Beginning with the graduating class of 2012, Trinity College is instituting a second-language foundational requirement. Its goal is to ensure that all students have knowledge of a language other than English. Some students will have attained the requisite degree of second-language knowledge prior to their enrollment at Trinity; others will have to take one or two college-level language courses.
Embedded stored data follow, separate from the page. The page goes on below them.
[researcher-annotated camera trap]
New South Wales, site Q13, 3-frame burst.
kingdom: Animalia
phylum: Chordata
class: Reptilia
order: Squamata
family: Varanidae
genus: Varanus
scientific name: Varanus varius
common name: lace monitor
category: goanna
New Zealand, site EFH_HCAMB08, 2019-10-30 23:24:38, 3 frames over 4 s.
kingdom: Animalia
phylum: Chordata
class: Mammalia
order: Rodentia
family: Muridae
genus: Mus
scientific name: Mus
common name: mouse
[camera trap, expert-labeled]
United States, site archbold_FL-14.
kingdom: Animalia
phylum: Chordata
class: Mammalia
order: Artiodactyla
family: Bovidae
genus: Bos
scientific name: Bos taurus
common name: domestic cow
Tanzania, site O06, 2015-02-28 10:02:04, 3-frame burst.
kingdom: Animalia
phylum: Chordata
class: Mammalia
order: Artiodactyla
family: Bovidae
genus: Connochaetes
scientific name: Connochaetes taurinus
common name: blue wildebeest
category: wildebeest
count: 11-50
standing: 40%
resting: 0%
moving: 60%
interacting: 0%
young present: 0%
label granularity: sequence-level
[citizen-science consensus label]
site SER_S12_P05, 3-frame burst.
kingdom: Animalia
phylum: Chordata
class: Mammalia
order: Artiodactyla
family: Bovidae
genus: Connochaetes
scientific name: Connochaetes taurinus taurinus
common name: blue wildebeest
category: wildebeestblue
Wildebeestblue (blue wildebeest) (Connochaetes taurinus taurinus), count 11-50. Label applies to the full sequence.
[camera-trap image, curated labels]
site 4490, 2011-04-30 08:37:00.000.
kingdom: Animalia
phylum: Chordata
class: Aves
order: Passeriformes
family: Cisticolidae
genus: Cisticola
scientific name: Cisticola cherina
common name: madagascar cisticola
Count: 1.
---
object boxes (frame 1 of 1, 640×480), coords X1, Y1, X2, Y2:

Students will be credited with satisfying the requirement on the basis of pre-collegiate language learning if they:
Demonstrate the requisite knowledge on the Trinity-administered foreign language placement examination that is given during June Advising Days and also during New Student Orientation in late August; or provide the Registrar's Office with official certification that they attained the indicated score for a foreign language on any of the following standardized tests: SAT II (600 or above), Advanced Placement (4 or 5), International Baccalaureate Higher Level Examination (5, 6, or 7), or United Kingdom "A" Level General Certificate Examination (grade of A, B, or C); or provide the Registrar's Office with official certification that they attained the indicated score in any subject on the French Baccalaureate (12 - 20), German Abitur (7 - 15), or Swiss Matura (5 or 6); or completed successfully a minimum of one year of study at a secondary school where the language of instruction was a language other than English, as certified by an official transcript from the school (usually submitted as part of the student's application for admission to Trinity); or are an international student whose primary language is other than English.
Students not satisfying the requirement in any of the above ways have two options:
If they prefer to meet the requirement by means of a language they studied in secondary school for more than one year, they will be required to take either one course in it (numbered 201, or in Latin, 221) or two courses (numbered 102 and 201, or in Latin, 221), depending on the results of the placement examination. If they prefer to fulfill the requirement by means of a language they have not studied previously (or studied for at most one year in school), they will be required to take both halves of the introductory sequence in the language (numbered 101 and 102). Only language courses in which the student receives a letter grade of at least C- may be counted toward satisfaction of this requirement. Students are strongly encouraged to attend to the requirement early in their college career. Meeting it is a condition for graduation.